Making sure your pension is invested ethically is a key element in a properly sustainable lifestyle, and also ensures that you are not the unwitting part-owner of any particularly unethical companies.
The pension market carries huge weight. In April 2016 to March 2018, aggregate private pension wealth in Great Britain was £6.1 trillion, which represented 42% of all wealth in Great Britain. In the UK, 77% of employees were members of a workplace pension scheme in 2019, up from 47% in 2012, when the government’s automatic enrolment initiative came into force.
If you are part of a Local Government Pension Scheme (LGPS), you can find out more in this divestment guide from Unison about how they work and how you can influence them.
It is vital that we all, young to old, take an interest in our pension, and not just for the sake of our (hopefully) wiser and more wrinkled future selves.
The impact of having an ethical pension
For many of us, a pension plan will be the largest investment we hold.
As you pay money into your pension that money is being invested, and when it is invested in company shares (equities) you actually become a part-owner of that company.
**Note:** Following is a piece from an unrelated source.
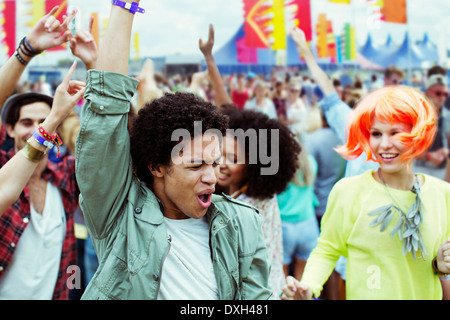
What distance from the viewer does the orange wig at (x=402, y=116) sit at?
1777 mm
If your pension is not invested in an ethical fund you will likely be the part-owner of companies in a whole range of unethical sectors such as arms, tobacco, and fossil fuels.
Many are shocked by this realisation. One poignant example is Dr. Bronwyn King, an Australian oncologist, who gave a TED talk in 2017 in which she described the horror of finding out that while she spent her days trying to treat lung cancer patients, her pension fund was heavily invested in tobacco companies.
Positive investments
It is important not to frame our thinking around pensions as simply avoiding the negative consequences of investment. Moving your money to an ethical fund can mean that you are supporting important sectors such as healthcare or companies aiding the transition to a low-carbon economy.
One calculation by Nordea, a Nordic financial services group, suggested that ‘greening’ your savings such as your pension "could generate 27 times greater improvements in a personal carbon footprint than eating less meat, using public transport, reduc[ing] water use, and flying less".
There are problems with comparing carbon emissions across such different areas as consumption and investments, so such claims should be swallowed alongside a fist-full of salt. It should also be emphasised that statistics such as Nordea’s do not mean that moving your pension to a greener fund suddenly justifies biweekly flights to the Algarve. Reducing consumption is, of course, essential. The point is that, thus far, the importance of moving your investments has often been underappreciated.